REQUIREMENT A - Please say whether each statement below agrees with the Olatunji Concert review, answering yes or no and quoting the deciding words of that review. (i) The writer owns every Coltrane CD on the Impulse! label. (ii) Coltrane died at age 45. (iii) Coltrane is the reason the writer plays tenor and soprano sax.
REQUIREMENT B - Extend the Olatunji Concert review past its final sentence, keeping the same voice.

Olatunji Concert, cover image

John Coltrane, The Olatunji Concert (The last live recording)

I have literally all of Coltrane’s Impulse! label CDs, as well as the vast majority of his recordings for a myriad other labels.

The Olatunji Concert (below reviewed, if you’re patient) is Trane’s last live recording: he died at age 40 in 1967.

Putting any Coltrane CD/record on is like devout Catholics lighting a censer: I trust it completely.

Coltrane taught me to love jazz (and was my gateway drug to the whole genre, if you will); he is why I play tenor and soprano sax. He is why I play anything but a guitar and drums.

In my mind Coltrane, like early-era Metallica, is the ideal artist:

in the grandest, most pretentious, and most indespensible way possible, he’s what all humans should aspire to: he does what he wants, when he wants, in an attempt (however futile or not, depending on your view) to connect to Divinity. To express himself as purely as possible, and to be heard in this way by others.

So with this first of the posthumous releases (obviously?), we get what is referred to as late-period Coltrane.

For those of you not up-to-the-minute on jazz mythology (which probably speaks well of you), “late period” Coltrane means free jazz, which means solos as absolutely-goddamn-long-as-we-wanna-take-them.

In all honesty, it means the type of jazz that may’ve, in some great probability, turned you off of jazz in the first place (if you’re not a fan). It means noodling, and annoying effete intellectuals describing using the “negative space” in soloing– it means balding geeks who majored in music composition talking about “playing what’s not there, man….”

Now, you’re gonna have to trust me here. But I think I’m onto something, and you might benefit from reading further:

Jazz…

is the greatest form of music– ever.

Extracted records
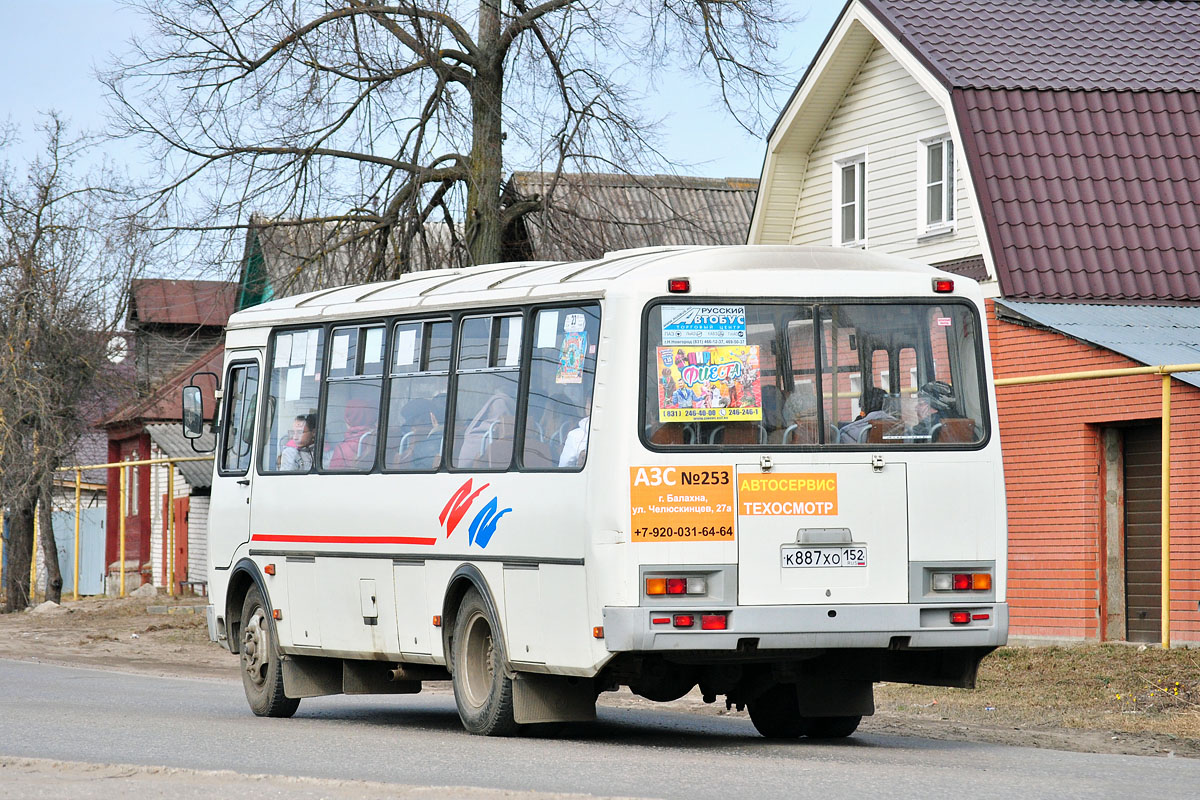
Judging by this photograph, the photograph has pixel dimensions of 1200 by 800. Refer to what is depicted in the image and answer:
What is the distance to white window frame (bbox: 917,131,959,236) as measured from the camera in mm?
23500

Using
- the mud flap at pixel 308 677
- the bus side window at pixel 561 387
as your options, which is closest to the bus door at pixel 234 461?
the mud flap at pixel 308 677

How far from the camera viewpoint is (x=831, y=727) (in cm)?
1286

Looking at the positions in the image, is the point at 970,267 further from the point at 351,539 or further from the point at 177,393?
the point at 177,393

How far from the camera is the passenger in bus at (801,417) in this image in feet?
36.8

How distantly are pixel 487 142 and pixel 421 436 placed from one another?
1317 cm

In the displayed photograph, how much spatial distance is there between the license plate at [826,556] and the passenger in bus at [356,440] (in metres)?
3.59

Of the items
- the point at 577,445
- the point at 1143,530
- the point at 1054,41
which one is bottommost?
the point at 1143,530

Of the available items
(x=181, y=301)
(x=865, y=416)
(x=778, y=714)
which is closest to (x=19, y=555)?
(x=181, y=301)

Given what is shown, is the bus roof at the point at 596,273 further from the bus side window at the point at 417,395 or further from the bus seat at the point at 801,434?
the bus seat at the point at 801,434

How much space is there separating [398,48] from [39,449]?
11.9 meters

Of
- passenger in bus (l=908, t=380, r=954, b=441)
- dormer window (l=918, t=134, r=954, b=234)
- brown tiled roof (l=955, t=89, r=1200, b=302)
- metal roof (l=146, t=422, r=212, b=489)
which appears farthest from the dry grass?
metal roof (l=146, t=422, r=212, b=489)

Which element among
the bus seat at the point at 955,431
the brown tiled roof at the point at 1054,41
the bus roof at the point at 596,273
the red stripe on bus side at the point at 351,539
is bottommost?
the red stripe on bus side at the point at 351,539

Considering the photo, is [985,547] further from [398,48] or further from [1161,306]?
[398,48]

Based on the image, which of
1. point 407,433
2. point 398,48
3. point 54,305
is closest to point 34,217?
point 54,305
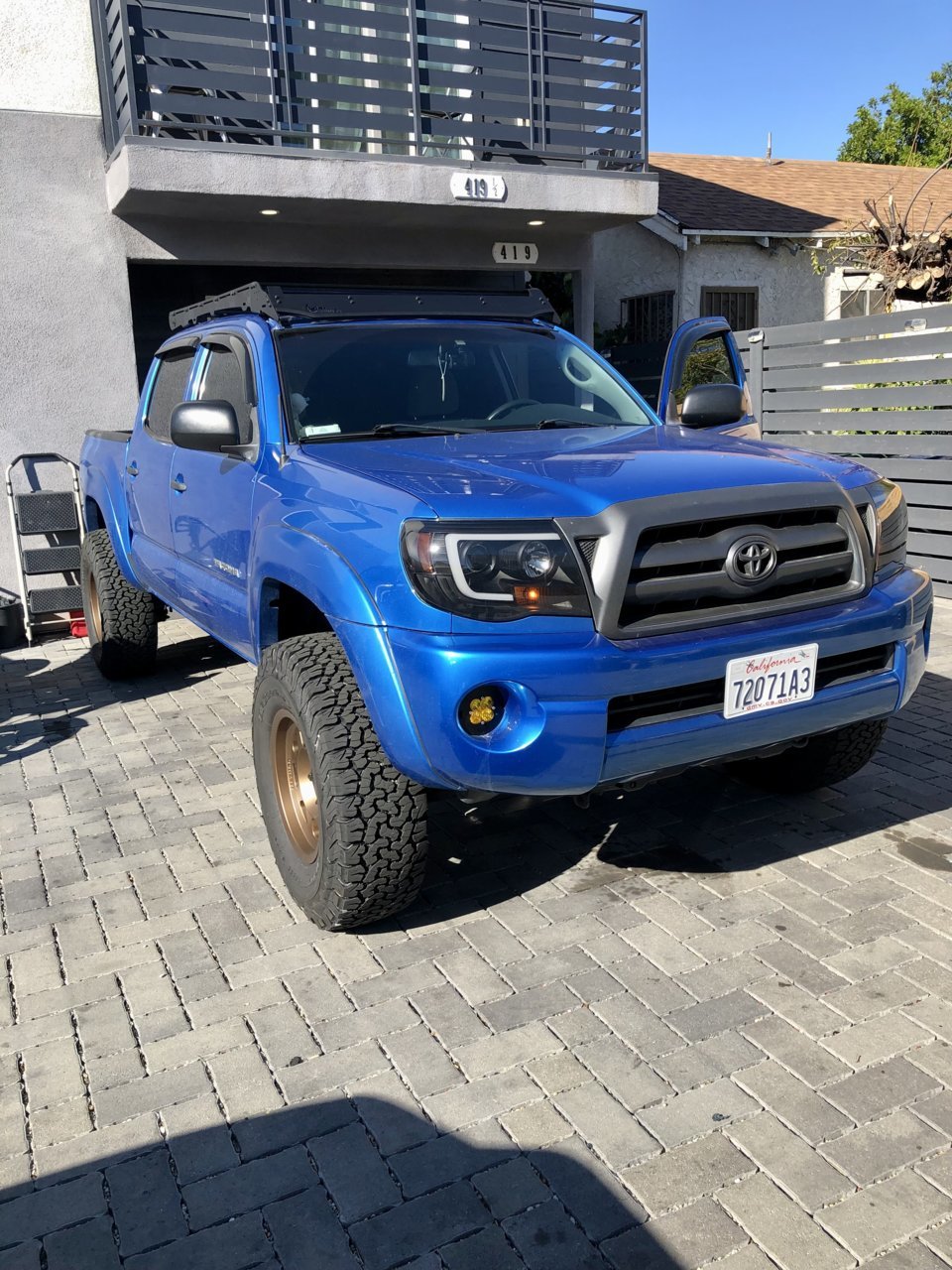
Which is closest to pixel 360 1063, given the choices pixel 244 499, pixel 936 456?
pixel 244 499

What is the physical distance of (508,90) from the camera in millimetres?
9070

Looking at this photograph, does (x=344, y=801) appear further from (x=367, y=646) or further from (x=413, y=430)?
→ (x=413, y=430)

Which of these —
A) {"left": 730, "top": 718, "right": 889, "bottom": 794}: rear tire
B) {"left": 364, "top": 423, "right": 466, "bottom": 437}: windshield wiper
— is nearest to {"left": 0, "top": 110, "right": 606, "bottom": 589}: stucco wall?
{"left": 364, "top": 423, "right": 466, "bottom": 437}: windshield wiper

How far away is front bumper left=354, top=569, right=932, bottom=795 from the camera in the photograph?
2.71m

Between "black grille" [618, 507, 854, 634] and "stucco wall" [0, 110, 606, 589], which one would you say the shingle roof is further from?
"black grille" [618, 507, 854, 634]

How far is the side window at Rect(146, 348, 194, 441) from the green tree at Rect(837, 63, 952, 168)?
102ft

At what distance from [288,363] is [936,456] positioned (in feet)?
19.3

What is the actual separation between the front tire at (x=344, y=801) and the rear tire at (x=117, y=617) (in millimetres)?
3093

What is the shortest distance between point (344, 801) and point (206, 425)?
1534 mm

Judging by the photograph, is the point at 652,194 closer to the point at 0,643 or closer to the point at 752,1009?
the point at 0,643

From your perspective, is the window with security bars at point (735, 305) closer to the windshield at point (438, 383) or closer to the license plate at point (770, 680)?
the windshield at point (438, 383)

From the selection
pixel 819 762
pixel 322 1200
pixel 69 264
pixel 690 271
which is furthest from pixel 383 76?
pixel 322 1200

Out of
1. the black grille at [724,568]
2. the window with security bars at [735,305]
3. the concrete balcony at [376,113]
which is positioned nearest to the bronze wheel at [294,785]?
the black grille at [724,568]

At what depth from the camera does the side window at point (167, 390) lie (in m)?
5.18
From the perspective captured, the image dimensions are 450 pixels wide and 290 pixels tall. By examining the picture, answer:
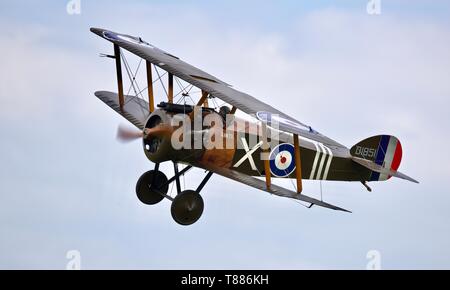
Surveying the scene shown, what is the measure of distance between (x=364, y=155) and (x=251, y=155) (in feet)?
9.02

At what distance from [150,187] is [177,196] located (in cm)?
129

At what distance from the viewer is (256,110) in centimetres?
1427

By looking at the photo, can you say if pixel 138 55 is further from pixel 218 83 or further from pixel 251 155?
pixel 251 155

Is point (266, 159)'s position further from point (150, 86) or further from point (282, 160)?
point (150, 86)

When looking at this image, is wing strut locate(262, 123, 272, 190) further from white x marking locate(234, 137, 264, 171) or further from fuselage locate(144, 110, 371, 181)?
white x marking locate(234, 137, 264, 171)

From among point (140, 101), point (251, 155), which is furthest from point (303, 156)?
point (140, 101)

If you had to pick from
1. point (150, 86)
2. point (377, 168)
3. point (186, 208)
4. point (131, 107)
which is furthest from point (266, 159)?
point (131, 107)

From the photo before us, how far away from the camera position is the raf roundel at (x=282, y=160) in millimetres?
15938

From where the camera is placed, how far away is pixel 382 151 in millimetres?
17109

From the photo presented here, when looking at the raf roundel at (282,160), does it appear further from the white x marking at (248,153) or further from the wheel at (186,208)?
Answer: the wheel at (186,208)

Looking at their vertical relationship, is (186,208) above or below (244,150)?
below

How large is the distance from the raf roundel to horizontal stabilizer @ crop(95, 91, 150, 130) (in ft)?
8.20

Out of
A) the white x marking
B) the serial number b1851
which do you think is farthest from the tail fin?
the white x marking

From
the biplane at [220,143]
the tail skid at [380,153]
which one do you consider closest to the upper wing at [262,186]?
the biplane at [220,143]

EXERCISE ANSWER A -
(i) Yes: "I have literally all of Coltrane’s Impulse! label CDs"
(ii) No: "he died at age 40 in 1967."
(iii) Yes: "he is why I play tenor and soprano sax."

EXERCISE ANSWER B -
Even beyond metal– and this is from someone who has listened to, for the most part worshipped (and reviewed, as perhaps you’ve noticed) metal for over 30 years.

I love metal like a mother loves her children– no hyperbole.

But jazz, real jazz, is music with talented musicians who feel each other’s presence like Jean Gray psychically feels Scott Summers– it’s the closest humans get to God Making Sound.

I know:  it’s quite a claim.

Both ‘Trane’s grandfathers were preachers– and I genuinely doubt this is a coincidence. If you listen to a typical interview with him, he sounds like the archetypal preacher– slow-spoken, contemplative… suggestively all-knowing, yet humble.

I owe a small fortune, the GNP of a small island nation, in student loan debt for my psychology degrees– but I would punch Carl Jung and Rollo May in the face for the chance to talk to John Coltrane, even for a few minutes.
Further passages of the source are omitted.